Système d’information : « Ensemble
des éléments participant à la gestion, au stockage, au traitement, au
transport et à la diffusion de l’information au sein d’une organisation »
(Wikipédia). Il comprend donc des éléments matériels (mémoires, processeurs,
réseaux), logiciels (système d’exploitation, programmes), sémantiques
(référentiel) et pratiques (insertion dans les métiers de l’organisation).
Est-il bien compris ? Non ; les entreprises
avancent à reculons, comme poussées par une main que l’innovation presserait
fermement contre leur poitrine et en trébuchant sur le moindre obstacle.
L’informatisation a rencontré, dans chacune de ses étapes, des résistances qui
ont retardé de plusieurs années la mise en œuvre d’outils aujourd’hui banals
comme les réseaux, les micro-ordinateurs, la messagerie, la documentation
électronique, la rédaction coopérative ; équiper les processus de
workflows ne va pas encore de soi et,
comme les référentiels sont de mauvaise
qualité, les programmes et les matériels doivent souvent répondre à des
exigences démesurées.

══════

Consignes de l'exercice
1. Les affirmations suivantes concordent-elles avec l'extrait sur le système d'information ? Répondez par oui ou par non à chacune, en citant les mots décisifs de l'extrait.
(a) Le système d'information comprend des éléments sémantiques.
(b) Les entreprises adoptent volontiers les innovations informatiques.
(c) Les référentiels sont de bonne qualité.
2. Recopiez le passage de l'extrait sur le système d'information qui commence par « (Wikipédia). Il comprend » et se poursuit jusqu'à « exigences démesurées. ».
Les lignes ci-après proviennent d'une autre source.

Segment de données

══════

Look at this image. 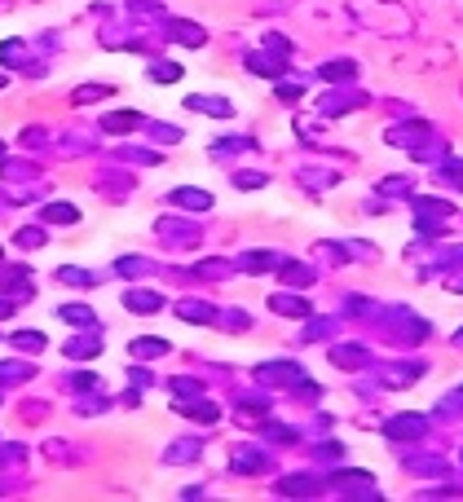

══════

Réponses par consigne
1.
(a) Oui : « sémantiques (référentiel) »
(b) Non : « les entreprises avancent à reculons »
(c) Non : « les référentiels sont de mauvaise qualité »

2.
(Wikipédia). Il comprend donc des éléments matériels (mémoires, processeurs,
réseaux), logiciels (système d’exploitation, programmes), sémantiques
(référentiel) et pratiques (insertion dans les métiers de l’organisation).
Est-il bien compris ? Non ; les entreprises
avancent à reculons, comme poussées par une main que l’innovation presserait
fermement contre leur poitrine et en trébuchant sur le moindre obstacle.
L’informatisation a rencontré, dans chacune de ses étapes, des résistances qui
ont retardé de plusieurs années la mise en œuvre d’outils aujourd’hui banals
comme les réseaux, les micro-ordinateurs, la messagerie, la documentation
électronique, la rédaction coopérative ; équiper les processus de
workflows ne va pas encore de soi et,
comme les référentiels sont de mauvaise
qualité, les programmes et les matériels doivent souvent répondre à des
exigences démesurées.